Sadly, too often, children become weapons for one parent to use against the other. The need to be right, to get revenge, to hurt someone like you feel you have been hurt, takes over and we can waste a life time teaching our children to hate and carry out our endless acts of revenge against their other parent. Think about that. Think about the legacy that leaves for the world and what kind of people those children are going to be. Would you want your child to end up with one of them as a partner?

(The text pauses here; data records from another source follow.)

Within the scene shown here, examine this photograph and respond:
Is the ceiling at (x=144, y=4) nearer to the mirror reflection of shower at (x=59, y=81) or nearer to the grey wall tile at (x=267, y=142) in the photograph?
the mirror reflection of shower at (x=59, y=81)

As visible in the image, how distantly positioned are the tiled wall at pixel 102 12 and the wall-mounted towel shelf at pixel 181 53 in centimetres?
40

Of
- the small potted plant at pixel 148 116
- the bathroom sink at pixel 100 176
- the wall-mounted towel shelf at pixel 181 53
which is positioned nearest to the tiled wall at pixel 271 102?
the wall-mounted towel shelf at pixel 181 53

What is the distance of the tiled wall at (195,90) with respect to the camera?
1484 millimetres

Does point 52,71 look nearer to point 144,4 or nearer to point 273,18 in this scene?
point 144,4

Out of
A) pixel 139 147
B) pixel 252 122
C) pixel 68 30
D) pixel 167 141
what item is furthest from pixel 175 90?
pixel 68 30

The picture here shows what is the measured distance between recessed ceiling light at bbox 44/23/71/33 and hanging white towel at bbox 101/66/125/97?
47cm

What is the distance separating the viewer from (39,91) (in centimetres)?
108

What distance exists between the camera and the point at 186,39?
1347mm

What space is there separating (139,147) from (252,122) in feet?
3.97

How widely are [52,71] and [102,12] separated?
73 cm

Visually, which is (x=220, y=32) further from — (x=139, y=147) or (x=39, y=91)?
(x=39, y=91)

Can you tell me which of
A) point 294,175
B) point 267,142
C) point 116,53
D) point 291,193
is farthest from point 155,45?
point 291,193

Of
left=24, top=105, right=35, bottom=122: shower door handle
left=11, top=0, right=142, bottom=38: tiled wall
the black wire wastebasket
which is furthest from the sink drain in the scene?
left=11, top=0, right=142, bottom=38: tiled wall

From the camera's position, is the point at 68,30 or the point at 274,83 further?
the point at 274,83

Please pay attention to the children who are being raised in broken homes and advocate for them. Tell your child it is not acceptable for them to trash your grandchild’s parent in front of the child. Tell them that a child needs to know they are loved by both parents. Help your child, your friend, to grow up and do the right thing. It strengthens and heals the children, allowing them a chance at being decent people with happy lives, and it can do the same for your child. As wounded as they might be, hanging on to hate, and spending a lifetime championing that emotion, only cancers us all.